Sharp as a tack, funny, compassionate, kind--these are traits she's always had, traits that have endured.

9. At the Hudson Library and Historical Society this week we got to see/hear novelist Stephen Markley, whose book Ohio: A Novel caused quite a splash last fall (which is when I read it).


It tells the tale of a failing small rust-belt town in northern Ohio--and about the lives of several high school classmates who find themselves--not on purpose--back in town for various reasons. A principal issue: drugs and hopelessness. And the Past reigns over all; the Future seems dark.

His presentation involved a reading of the opening section (a stage-setter), then ... Q&A. Just before he finished, I sneaked out to the signing area, where--as is my wont!--I was Number One in Line to Get My Book Signed.

10. Last Word: a word I liked this week from my various online word-of-the-day providers:

     - I love this one from the Oxford English Dictionary ...

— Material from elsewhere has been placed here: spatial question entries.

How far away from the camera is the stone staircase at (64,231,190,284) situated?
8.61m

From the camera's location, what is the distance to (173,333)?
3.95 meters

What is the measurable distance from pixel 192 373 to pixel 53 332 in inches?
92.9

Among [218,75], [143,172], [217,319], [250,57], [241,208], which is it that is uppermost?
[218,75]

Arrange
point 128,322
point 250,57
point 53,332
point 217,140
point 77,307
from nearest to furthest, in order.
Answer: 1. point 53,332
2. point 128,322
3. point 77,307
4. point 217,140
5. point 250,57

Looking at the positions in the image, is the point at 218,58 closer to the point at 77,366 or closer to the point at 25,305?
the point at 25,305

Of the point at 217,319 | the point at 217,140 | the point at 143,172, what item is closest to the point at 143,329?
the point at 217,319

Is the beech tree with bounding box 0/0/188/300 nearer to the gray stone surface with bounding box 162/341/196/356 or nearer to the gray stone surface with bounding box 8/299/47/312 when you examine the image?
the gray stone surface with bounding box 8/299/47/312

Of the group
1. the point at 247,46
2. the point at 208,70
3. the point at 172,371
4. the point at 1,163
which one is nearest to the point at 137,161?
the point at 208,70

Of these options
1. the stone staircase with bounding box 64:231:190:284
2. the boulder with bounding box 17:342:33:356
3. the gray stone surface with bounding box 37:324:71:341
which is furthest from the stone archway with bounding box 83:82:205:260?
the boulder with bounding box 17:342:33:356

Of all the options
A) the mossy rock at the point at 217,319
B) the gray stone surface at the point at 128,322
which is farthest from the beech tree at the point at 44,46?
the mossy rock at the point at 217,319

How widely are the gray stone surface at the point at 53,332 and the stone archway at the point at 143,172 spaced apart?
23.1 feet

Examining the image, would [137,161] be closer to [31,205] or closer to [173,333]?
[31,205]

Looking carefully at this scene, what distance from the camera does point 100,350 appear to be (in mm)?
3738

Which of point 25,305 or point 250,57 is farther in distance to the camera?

tarzy, n. Chiefly in Middlesbrough: a makeshift rope swing across a river or stream, typically suspended from a tree. Cf. Tarzan swing n. at Tarzan
Pronunciation: Brit. /ˈtɑːzi/,  U.S. /ˈtɑrzi/
Forms:  20– tarzee,   20– tarzey,   20– tarzie,   20– tarzy.
Origin: From a proper name, combined with an English element. Etymons: proper name Tarzan, -y
Etymology: <  tarz- (in the name of Tarzan: see Tarzan n.) + -y suffix6.
Compare the following earlier example of tarzy swing, apparently denoting an act of swinging hand by hand from tree to tree like Tarzan:
1984  S. Unwin Deep Joy  iii. 23 Along the top of the mound were sycamore trees which we climbed from time to time, crossing from tree to tree like a monkey,—rarely leaping, of course, but I had seen one chap do it like a tarzy-swing—it was considered a brave and expert thing to do.
2003 Evening Gaz. (Middlesbrough)  7 July 14/1 I took 'em out ter play some real games..—kerbie,..beck-jumpin', chicken. Only fell off a Tarzy didn'a, eh?.. What a doyle!
2005  A. Bissett Incredible Adam Spark  73 Mind jude that time i was swingin on tarzy that goes over the burn and i fell and landed on a rock and broke ma arm?
2015  A. Hulse Forever & Ever  xxiii. 144 ‘Billy, throw the tarzee!’.. Tony caught the rope expertly and swung across the river without looking back.